Dentsply Sirona Reports Third Quarter 2018 Results; Announces Restructuring Plan to Drive Value-Creation
• Reported Q3 revenues of $928.4 million, down 8.0% compared to prior year; constant currency decline1 of 5.9%
• Q3 2018 GAAP EPS of $0.13 vs. $0.39 in Q3 2017. Q3 2018 Non-GAAP EPS of $0.38 compared with Non-GAAP EPS of $0.70 in Q3 2017
• The Company updated 2018 guidance and now anticipates 2018 Non-GAAP adjusted EPS at or slightly below the low end of the previous guidance range of $2.00 to $2.152
• Restructuring expected to result in $200-$225 million of net annual cost savings by 2021 and to result in one-time expenditures and charges of approximately $275 million
YORK, Pa., November 8, 2018 - DENTSPLY SIRONA Inc. (“Dentsply Sirona”) (Nasdaq: XRAY), the Dental Solutions Company, today announced its financial results for the three months ended September 30, 2018.

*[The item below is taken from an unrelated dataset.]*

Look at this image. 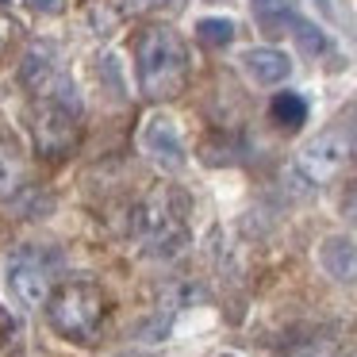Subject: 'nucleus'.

The Company also announced that it is implementing a comprehensive plan to accelerate revenue growth, improve margins and simplify the business. The plan includes a restructuring that is anticipated to achieve $200-$225 million in net annual cost savings by 2021, through streamlining the organization
and consolidating functions. The execution of the plan is anticipated to result in annualized topline growth of 3-4%, an adjusted operating income margin of 20% by the end of 2020, and an adjusted operating income margin of 22% by 2022. The plan anticipates a net reduction in global workforce of approximately 6-8%.
Third Quarter 2018 Financial Results
Reported net sales of $928.4 million declined 8.0% compared to $1,009.2 million in the third quarter of 2017, and declined 6.5% on an internal basis. Net income attributable to Dentsply Sirona for the third quarter of 2018 was $28.0 million, or $0.13 per diluted share, compared to net income of $90.6 million, or $0.39 per diluted share, in the third quarter of 2017. On an adjusted basis, excluding certain items, non-GAAP net earnings per diluted share were $0.38 compared to $0.70 in the third quarter of 2017. A reconciliation of the non-GAAP measures to earnings per share calculated on a US-GAAP basis is provided in the attached tables.
Technology & Equipment revenues declined by 11.3% in the third quarter of 2018 as revenues were impacted by a significant amount of inventory destocking in the third quarter. This destocking, combined with a high level of inventory stocking in the third quarter of 2017, drove the revenue decline. Excluding inventory stocking and destocking in both quarters, Technology & Equipment third quarter internal revenues would have increased as compared to the third quarter of the prior year, reflective of solid underlying retail demand, particularly in the U.S. Third quarter Consumable revenue growth was impacted by a short-term disruption stemming from the consolidation of our distribution infrastructure in Venlo, the Netherlands. The Company has put in place a program to remediate the disruption and expects Consumable revenue growth to soon return to its normal growth trajectory.